DATASET RECORDS Block Start
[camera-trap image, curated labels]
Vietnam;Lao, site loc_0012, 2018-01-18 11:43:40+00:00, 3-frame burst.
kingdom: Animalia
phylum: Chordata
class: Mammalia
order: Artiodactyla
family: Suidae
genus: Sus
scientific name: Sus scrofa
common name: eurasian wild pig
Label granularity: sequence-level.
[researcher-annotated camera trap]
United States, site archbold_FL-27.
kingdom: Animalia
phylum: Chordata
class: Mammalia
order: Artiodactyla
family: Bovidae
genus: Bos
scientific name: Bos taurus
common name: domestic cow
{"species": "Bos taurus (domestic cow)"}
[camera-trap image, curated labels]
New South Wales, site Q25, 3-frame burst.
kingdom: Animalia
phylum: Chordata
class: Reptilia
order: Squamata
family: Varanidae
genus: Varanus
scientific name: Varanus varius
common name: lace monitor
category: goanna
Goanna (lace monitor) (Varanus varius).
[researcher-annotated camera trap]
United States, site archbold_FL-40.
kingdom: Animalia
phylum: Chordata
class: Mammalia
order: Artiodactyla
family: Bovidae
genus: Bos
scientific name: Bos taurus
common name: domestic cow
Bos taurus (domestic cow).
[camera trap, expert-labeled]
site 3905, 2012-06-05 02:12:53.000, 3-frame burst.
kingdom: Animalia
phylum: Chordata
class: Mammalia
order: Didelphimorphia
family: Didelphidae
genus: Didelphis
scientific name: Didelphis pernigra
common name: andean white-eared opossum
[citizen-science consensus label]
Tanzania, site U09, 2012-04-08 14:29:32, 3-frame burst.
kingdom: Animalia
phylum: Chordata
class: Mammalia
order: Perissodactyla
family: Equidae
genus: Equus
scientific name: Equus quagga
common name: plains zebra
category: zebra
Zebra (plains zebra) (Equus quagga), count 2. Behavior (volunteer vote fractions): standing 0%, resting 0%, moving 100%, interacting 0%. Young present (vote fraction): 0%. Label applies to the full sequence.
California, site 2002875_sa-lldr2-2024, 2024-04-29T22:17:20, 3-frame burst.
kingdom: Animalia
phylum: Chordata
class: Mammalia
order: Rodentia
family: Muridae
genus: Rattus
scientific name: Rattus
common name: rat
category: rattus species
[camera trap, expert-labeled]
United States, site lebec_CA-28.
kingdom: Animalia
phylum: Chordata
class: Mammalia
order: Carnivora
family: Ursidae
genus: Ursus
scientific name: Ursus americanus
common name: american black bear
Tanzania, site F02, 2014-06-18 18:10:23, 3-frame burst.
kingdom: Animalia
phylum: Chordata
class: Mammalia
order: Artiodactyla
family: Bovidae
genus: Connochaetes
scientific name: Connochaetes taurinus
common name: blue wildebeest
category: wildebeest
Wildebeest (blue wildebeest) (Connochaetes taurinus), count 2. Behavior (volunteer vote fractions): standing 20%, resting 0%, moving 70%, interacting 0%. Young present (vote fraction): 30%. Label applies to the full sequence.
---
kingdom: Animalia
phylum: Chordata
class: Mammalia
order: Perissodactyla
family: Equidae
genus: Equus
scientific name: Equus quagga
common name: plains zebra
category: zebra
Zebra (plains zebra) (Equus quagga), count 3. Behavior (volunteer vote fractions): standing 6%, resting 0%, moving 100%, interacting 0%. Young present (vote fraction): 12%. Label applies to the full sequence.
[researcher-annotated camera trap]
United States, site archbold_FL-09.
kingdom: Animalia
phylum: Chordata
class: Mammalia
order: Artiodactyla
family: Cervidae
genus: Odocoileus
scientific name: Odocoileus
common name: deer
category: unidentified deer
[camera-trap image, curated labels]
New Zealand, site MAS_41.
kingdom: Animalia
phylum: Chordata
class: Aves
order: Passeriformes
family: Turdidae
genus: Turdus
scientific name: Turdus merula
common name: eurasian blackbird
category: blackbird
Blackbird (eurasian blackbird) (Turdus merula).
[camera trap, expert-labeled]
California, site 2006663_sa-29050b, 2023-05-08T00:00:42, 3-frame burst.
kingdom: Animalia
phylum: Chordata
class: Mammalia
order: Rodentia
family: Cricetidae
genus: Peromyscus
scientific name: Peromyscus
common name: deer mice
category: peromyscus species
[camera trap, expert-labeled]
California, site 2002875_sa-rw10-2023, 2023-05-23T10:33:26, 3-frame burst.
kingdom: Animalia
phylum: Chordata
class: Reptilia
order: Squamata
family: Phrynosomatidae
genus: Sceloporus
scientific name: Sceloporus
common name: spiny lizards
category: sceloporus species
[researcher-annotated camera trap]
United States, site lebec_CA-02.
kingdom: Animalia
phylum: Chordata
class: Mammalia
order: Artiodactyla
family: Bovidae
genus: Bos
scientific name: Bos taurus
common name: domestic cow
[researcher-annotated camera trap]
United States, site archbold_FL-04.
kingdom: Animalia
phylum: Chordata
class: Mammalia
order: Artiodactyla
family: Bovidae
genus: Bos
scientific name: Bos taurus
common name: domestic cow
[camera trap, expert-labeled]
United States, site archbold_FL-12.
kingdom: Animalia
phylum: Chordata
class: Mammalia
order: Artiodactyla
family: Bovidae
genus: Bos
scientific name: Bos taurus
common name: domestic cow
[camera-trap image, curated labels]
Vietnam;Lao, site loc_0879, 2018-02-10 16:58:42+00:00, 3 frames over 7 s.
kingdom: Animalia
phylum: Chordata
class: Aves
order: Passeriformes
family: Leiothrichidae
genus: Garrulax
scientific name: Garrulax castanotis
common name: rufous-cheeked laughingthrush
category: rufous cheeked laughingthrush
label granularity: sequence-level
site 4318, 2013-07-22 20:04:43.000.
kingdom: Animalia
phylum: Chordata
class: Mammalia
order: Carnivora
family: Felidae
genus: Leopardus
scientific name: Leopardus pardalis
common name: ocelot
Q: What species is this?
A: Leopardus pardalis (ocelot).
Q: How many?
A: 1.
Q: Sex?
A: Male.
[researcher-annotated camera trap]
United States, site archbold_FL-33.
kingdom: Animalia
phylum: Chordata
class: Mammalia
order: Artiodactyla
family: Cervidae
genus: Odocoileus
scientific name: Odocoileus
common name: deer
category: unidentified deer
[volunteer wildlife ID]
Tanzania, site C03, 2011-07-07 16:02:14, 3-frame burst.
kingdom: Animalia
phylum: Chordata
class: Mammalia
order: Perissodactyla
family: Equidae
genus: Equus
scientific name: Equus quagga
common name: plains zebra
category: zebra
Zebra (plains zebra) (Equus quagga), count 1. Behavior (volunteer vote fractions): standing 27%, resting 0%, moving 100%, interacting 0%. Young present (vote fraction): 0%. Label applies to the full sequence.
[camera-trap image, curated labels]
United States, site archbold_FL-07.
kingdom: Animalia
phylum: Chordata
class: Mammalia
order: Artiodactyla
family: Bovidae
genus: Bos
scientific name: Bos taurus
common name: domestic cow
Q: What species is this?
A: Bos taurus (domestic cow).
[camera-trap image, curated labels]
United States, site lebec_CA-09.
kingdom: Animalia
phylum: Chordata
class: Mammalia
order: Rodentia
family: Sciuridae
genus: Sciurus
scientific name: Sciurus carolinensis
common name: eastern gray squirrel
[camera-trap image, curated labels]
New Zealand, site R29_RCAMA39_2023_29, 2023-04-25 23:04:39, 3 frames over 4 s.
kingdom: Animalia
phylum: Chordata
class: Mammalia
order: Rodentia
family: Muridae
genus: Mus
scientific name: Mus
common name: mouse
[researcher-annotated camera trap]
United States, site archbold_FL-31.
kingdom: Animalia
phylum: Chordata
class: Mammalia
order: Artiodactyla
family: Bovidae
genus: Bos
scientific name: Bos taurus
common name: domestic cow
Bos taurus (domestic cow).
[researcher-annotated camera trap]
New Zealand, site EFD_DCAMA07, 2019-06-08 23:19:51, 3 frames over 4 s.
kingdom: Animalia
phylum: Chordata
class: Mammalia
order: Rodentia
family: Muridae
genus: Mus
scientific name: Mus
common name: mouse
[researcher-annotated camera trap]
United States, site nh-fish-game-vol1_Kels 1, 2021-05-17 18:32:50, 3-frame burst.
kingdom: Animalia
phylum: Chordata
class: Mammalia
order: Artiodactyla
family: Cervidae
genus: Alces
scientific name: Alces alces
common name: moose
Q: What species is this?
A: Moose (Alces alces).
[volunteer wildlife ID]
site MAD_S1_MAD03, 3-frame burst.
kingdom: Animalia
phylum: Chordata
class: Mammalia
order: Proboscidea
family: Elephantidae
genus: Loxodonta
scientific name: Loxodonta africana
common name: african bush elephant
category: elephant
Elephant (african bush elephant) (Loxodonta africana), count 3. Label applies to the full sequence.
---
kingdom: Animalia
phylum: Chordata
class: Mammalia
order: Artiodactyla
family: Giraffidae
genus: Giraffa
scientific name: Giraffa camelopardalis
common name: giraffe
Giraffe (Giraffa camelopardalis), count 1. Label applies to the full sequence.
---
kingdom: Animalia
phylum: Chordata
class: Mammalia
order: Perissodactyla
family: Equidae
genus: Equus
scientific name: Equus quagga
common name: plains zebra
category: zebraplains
DATASET RECORDS Block End
> TASK STATEMENT: Check each line of the records above, and copy those that hold the word "California".

> REPLY:
California, site 2002875_sa-lldr2-2024, 2024-04-29T22:17:20, 3-frame burst.
California, site 2006663_sa-29050b, 2023-05-08T00:00:42, 3-frame burst.
California, site 2002875_sa-rw10-2023, 2023-05-23T10:33:26, 3-frame burst.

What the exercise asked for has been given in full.